START Given data

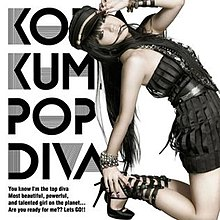 "A woman, dressed in a black dress with black-coloured accessories, leaning backwards, holding her hand against her mouth. The text ""Koda Kumi"", ""Pop Diva"", and ""You know I'm top diva, most beautiful, powerful, and talented girl on the planet... Are you ready for me?? Let's GO!!"" are imprinted on the left side of the cover."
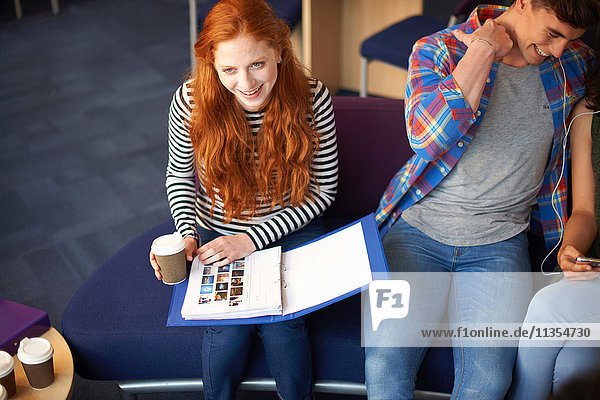 Junge Studentin mit Kaffeelese-Akte zum Mitnehmen im Gemeinschaftsraum
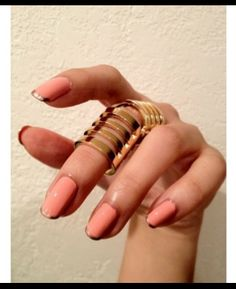 whatever these rows of rings are, they're cool, and I like 'em. And, the nails are fabulous with the gold tips!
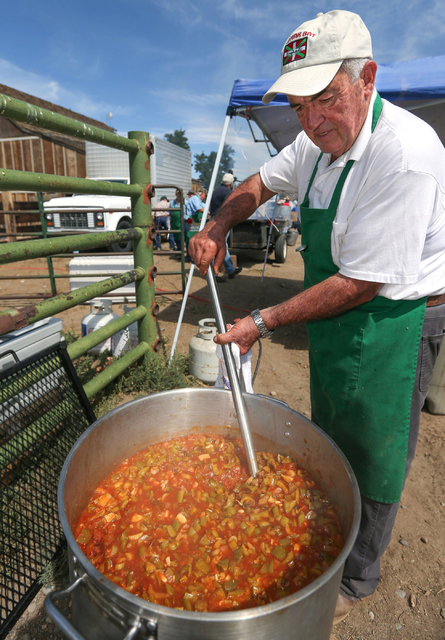 "Jesus Rey stirs a pot of ""lamb ball stew"" at the Inaugural Basque Fry event in Gardnerville, Nev., on Saturday, Aug. 15, 2015. Approximately 1,500 people attended to hear a handf ..."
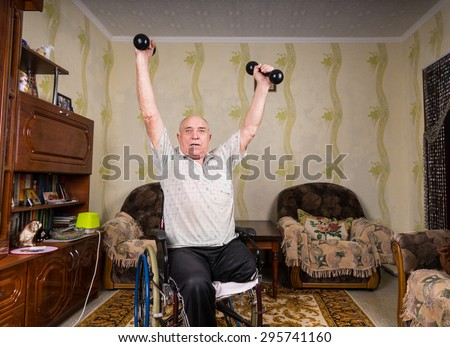 Invalid old man puts his hands up with dumbbells - stock photo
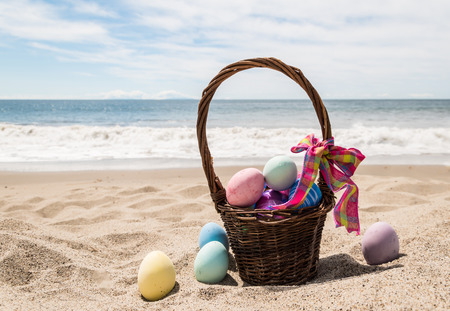 Beach Happy Easter background with basket and color eggs near ocean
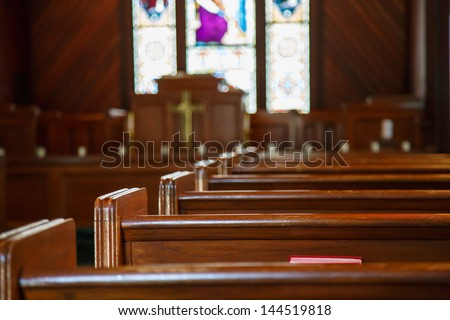 Stained glass windows in small church with wood pews - stock photo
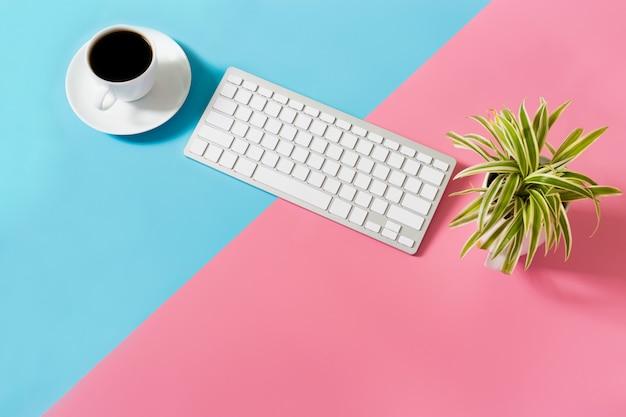 Plat lag bureau tafel van moderne werkplek met laptop op blauwe en roze tafel,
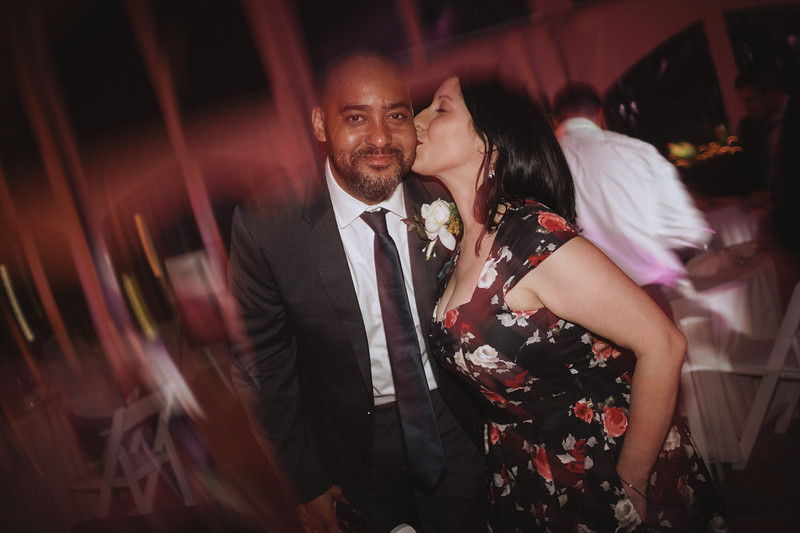 A groomsman smiles as his wife kisses him on the cheek.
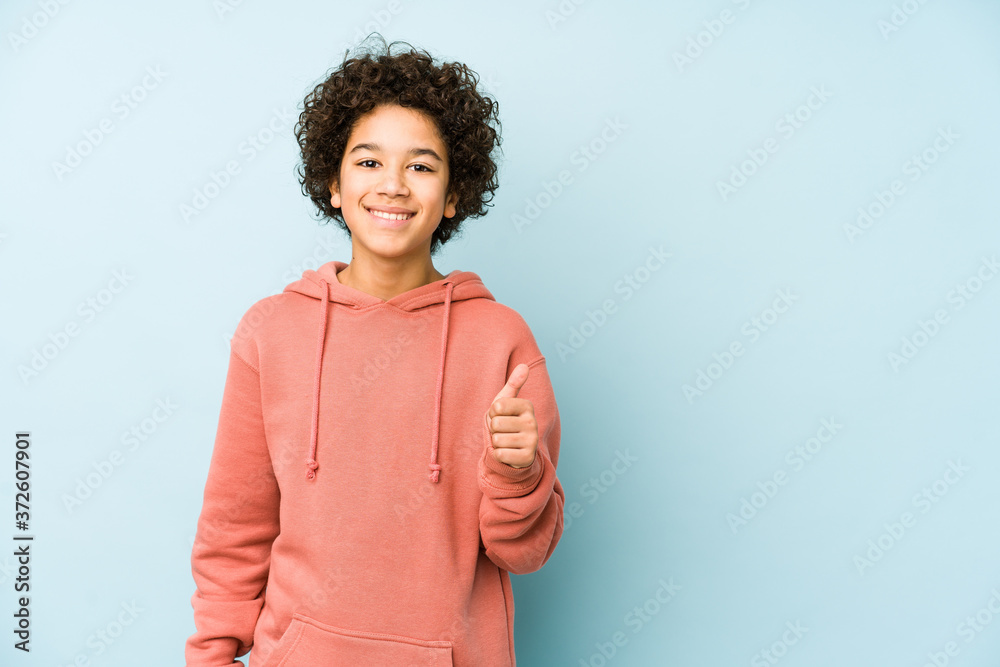 Fototapeta African american little boy isolated smiling and raising thumb up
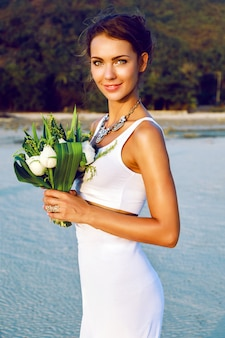 ビーチで素晴らしいエキゾチックな白い蓮の花束でポーズをとってシンプルなモダンなウェディングドレスで優しいスタイリッシュな花嫁のファッションの肖像画。黄金色の日差し。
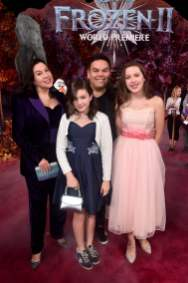 "HOLLYWOOD, CALIFORNIA - NOVEMBER 07: Songwriter Kristen Anderson-Lopez, Annie Lopez, songwriter Robert Lopez, and Katie Lopez attend the world premiere of Disney's ""Frozen 2"" at Hollywood's Dolby Theatre on Thursday, November 7, 2019 in Hollywood, California. (Photo by Alberto E. Rodriguez/Getty Images for Disney)"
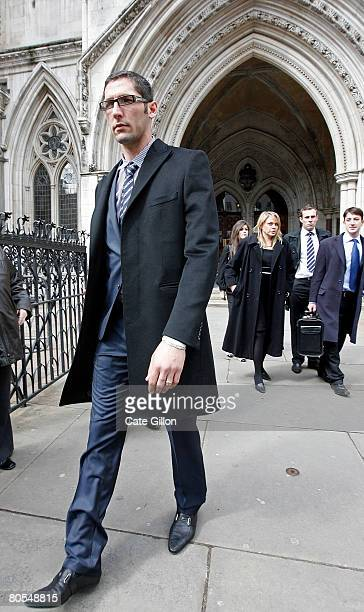 Italian football player Marco Materazzi walks outside the High Court on April 7 2008 in London England Materazzi accepted an apology regarding claims...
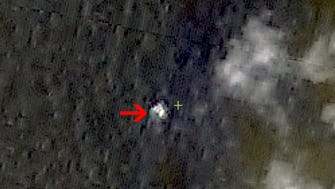 In this March 9, 2014 satellite image seen on the website of the Chinese State Administration of Science, Technology and Industry for National Defense, floating objects are seen at sea next to the red arrow which was added by the source. (AP Photo/Chinese State Administration of Science, Technology and Industry for National Defense)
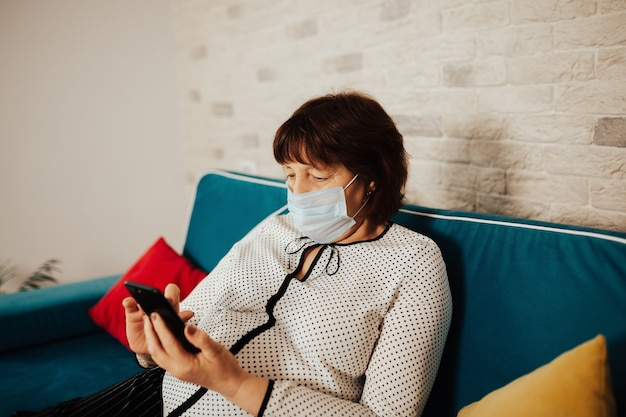 소파에 집에 앉아 의사를 호출 얼굴 마스크에 여자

END Given data

> _What you should do_
All of the lines above should be printed exactly, minus the pictures.

> _Output of the task_
 "A woman, dressed in a black dress with black-coloured accessories, leaning backwards, holding her hand against her mouth. The text ""Koda Kumi"", ""Pop Diva"", and ""You know I'm top diva, most beautiful, powerful, and talented girl on the planet... Are you ready for me?? Let's GO!!"" are imprinted on the left side of the cover."
 Junge Studentin mit Kaffeelese-Akte zum Mitnehmen im Gemeinschaftsraum
 whatever these rows of rings are, they're cool, and I like 'em. And, the nails are fabulous with the gold tips!
 "Jesus Rey stirs a pot of ""lamb ball stew"" at the Inaugural Basque Fry event in Gardnerville, Nev., on Saturday, Aug. 15, 2015. Approximately 1,500 people attended to hear a handf ..."
 Invalid old man puts his hands up with dumbbells - stock photo
 Beach Happy Easter background with basket and color eggs near ocean
 Stained glass windows in small church with wood pews - stock photo
 Plat lag bureau tafel van moderne werkplek met laptop op blauwe en roze tafel,
 A groomsman smiles as his wife kisses him on the cheek.
 Fototapeta African american little boy isolated smiling and raising thumb up
 ビーチで素晴らしいエキゾチックな白い蓮の花束でポーズをとってシンプルなモダンなウェディングドレスで優しいスタイリッシュな花嫁のファッションの肖像画。黄金色の日差し。
 "HOLLYWOOD, CALIFORNIA - NOVEMBER 07: Songwriter Kristen Anderson-Lopez, Annie Lopez, songwriter Robert Lopez, and Katie Lopez attend the world premiere of Disney's ""Frozen 2"" at Hollywood's Dolby Theatre on Thursday, November 7, 2019 in Hollywood, California. (Photo by Alberto E. Rodriguez/Getty Images for Disney)"
 Italian football player Marco Materazzi walks outside the High Court on April 7 2008 in London England Materazzi accepted an apology regarding claims...
 In this March 9, 2014 satellite image seen on the website of the Chinese State Administration of Science, Technology and Industry for National Defense, floating objects are seen at sea next to the red arrow which was added by the source. (AP Photo/Chinese State Administration of Science, Technology and Industry for National Defense)
 소파에 집에 앉아 의사를 호출 얼굴 마스크에 여자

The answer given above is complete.